I was quickly realizing how much people didn’t know about arthritis, or how much they misunderstood. They needed to know some of the astounding facts: that one in four adults in this country have arthritis; that it’s the #1 cause of disability in the U.S.; that anyone can get arthritis, that RA isn’t just a grandmother’s disease, that I’m not too young for this; and that 300,000 children in the U.S. have a form of juvenile arthritis.

We raised awareness by telling my story! In the past two years of the walk event in Philadelphia, my team and I have raised almost $50,000, and our goal for this year is $35,000.

At this point in my journey, my symptoms are managed with medication, and my everyday pain is about 3 out of 10. I feel good physically most days. And giving back through the Arthritis Foundation, both as a Live Yes! Connect leader and as a team captain for the walk, has done an amazing thing for how I feel mentally and emotionally. Arthritis and other rheumatic diseases can take such a toll on us – and your frame of mind is just as important as the pain itself.

I realized I was getting good at telling my story and asking people to help. So the next natural step for me was to become an Advocate, which was easy, and I’ve enjoyed furthering the mission to conquer arthritis. From there, I took advocacy one step further and became an Ambassador, and then this past year became a Platinum Ambassador. I was recently in Washington, DC, at the Arthritis Foundation’s Advocacy Summit and served as the state coordinator for the Commonwealth of Pennsylvania’s delegation on Capitol Hill. I spent several days with amazing volunteers who are so dedicated to our mission.

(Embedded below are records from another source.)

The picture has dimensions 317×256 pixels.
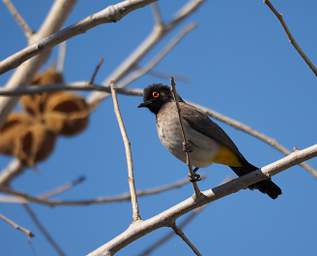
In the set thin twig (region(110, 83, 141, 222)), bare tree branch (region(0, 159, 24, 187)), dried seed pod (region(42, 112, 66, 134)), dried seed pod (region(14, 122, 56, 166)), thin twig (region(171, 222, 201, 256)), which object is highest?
dried seed pod (region(42, 112, 66, 134))

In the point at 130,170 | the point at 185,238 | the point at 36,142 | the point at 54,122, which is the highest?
the point at 54,122

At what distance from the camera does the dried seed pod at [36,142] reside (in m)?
10.4

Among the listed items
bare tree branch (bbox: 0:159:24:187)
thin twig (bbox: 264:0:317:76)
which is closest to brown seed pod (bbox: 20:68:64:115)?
Answer: bare tree branch (bbox: 0:159:24:187)

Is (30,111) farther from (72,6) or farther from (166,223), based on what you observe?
(166,223)

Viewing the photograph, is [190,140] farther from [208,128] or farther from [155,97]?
[155,97]

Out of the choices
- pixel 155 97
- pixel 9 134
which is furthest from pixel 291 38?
pixel 9 134

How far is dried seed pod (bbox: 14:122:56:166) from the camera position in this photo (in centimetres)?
1041

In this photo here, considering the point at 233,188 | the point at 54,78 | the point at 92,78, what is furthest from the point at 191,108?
the point at 54,78

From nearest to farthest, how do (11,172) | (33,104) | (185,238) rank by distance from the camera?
(185,238) < (11,172) < (33,104)

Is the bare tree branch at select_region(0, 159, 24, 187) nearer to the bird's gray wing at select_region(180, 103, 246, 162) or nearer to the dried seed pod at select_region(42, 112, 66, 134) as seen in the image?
the dried seed pod at select_region(42, 112, 66, 134)

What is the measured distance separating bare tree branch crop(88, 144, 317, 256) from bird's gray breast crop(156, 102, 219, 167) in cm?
164

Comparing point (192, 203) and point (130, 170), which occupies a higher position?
point (130, 170)

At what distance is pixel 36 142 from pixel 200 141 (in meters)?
5.44

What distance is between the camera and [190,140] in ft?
19.5
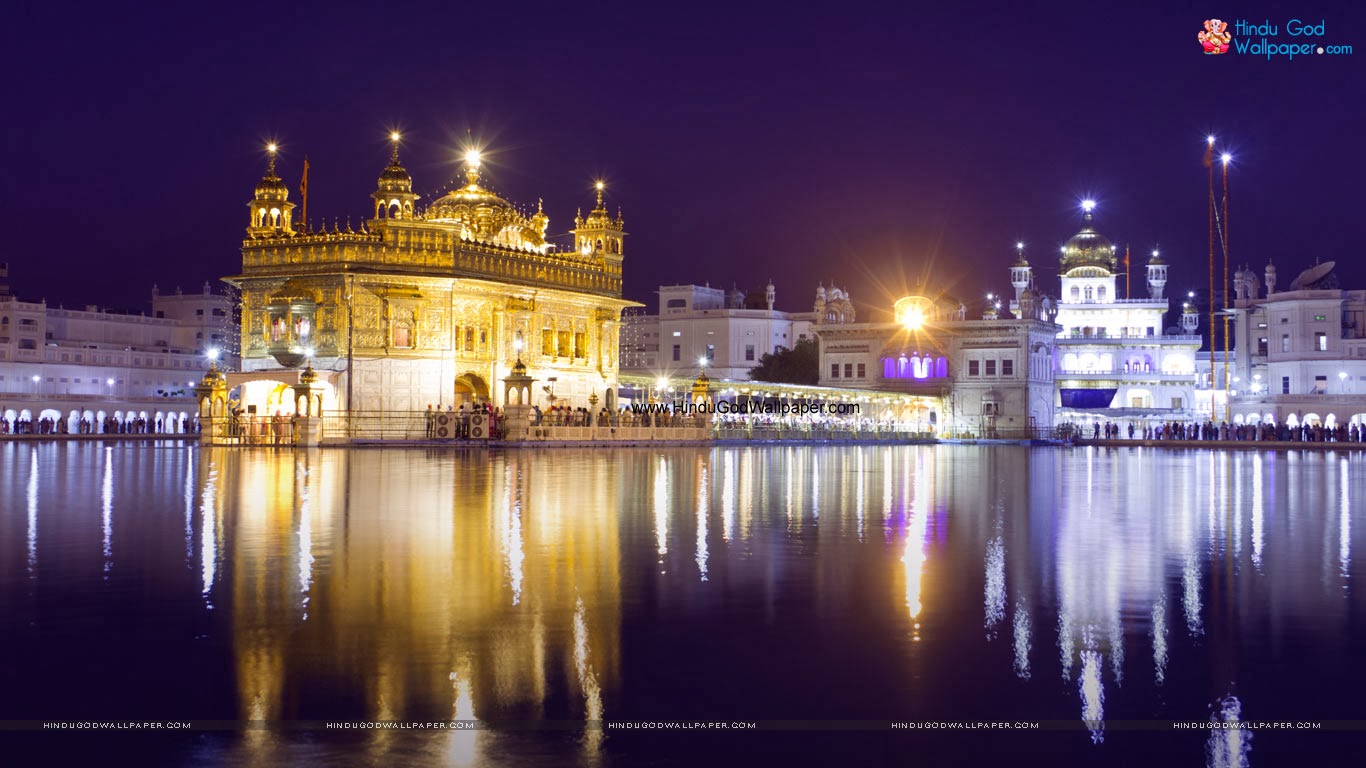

The most recent role I have accepted with the Foundation is serving on our local leadership board as chair of the Live Yes! Connect network. As chair, I will help grow this network and resources for the thousands of participants in Eastern Pennsylvania.

If you can’t tell by now, I believe in the mission of the Arthritis Foundation. I actually don’t know where I would be in my rheumatoid arthritis journey without them. I am passionate about being part of this amazing community. The Foundation has fantastic resources and is doing awesome work for so many, including me. They have given me the opportunity to be part of something more: a community that brings people together who might otherwise be alone in their diagnosis.